**DATA SUPPLIED**:

┌──

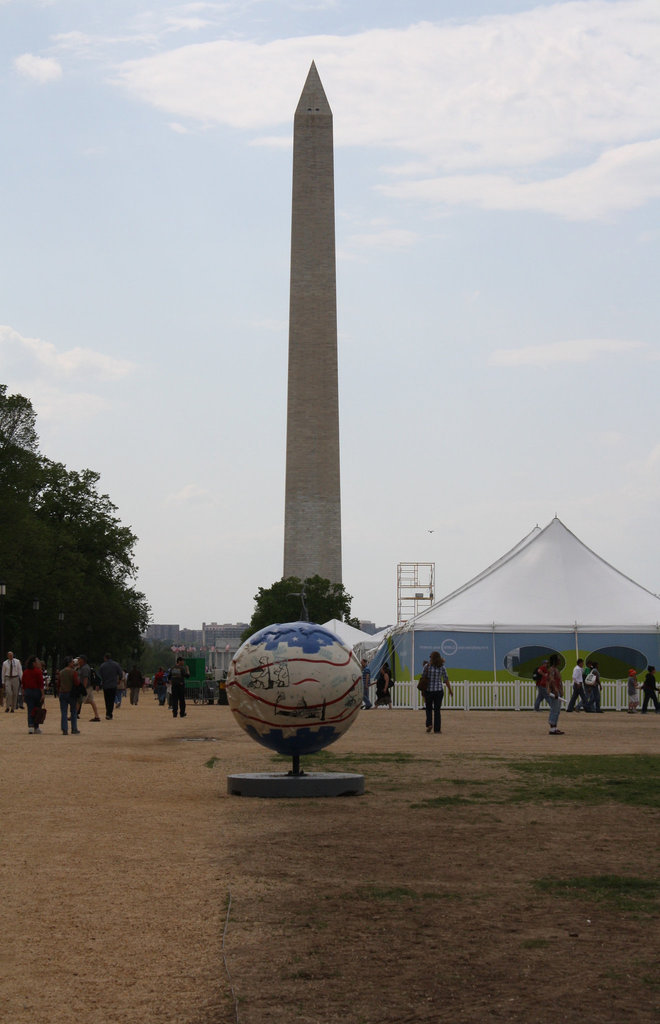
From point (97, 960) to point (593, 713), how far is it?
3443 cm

└──
┌──

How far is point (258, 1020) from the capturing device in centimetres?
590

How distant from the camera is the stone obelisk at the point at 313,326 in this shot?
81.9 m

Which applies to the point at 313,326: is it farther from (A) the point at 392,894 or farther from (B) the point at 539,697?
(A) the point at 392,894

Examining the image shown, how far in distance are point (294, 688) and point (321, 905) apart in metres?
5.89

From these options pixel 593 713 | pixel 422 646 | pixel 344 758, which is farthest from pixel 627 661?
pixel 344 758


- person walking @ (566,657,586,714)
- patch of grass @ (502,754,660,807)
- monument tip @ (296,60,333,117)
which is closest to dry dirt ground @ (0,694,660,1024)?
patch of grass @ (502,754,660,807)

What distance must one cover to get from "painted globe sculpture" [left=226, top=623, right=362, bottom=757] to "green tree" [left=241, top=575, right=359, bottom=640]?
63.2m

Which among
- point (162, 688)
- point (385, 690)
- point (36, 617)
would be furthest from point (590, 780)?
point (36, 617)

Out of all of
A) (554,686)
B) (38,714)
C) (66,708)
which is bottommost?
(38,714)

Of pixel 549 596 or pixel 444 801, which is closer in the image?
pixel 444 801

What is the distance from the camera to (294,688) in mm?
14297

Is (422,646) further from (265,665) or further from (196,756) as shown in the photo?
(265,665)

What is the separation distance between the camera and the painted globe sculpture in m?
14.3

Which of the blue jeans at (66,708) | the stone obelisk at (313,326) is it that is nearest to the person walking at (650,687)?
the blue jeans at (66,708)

└──

**WRITTEN EXERCISE**:
Pull out every line of the items above that contains the word "stone", matching case exactly.

**RESULT**:
How distant from the camera is the stone obelisk at the point at 313,326 in this shot?
Which of the blue jeans at (66,708) | the stone obelisk at (313,326) is it that is nearest to the person walking at (650,687)?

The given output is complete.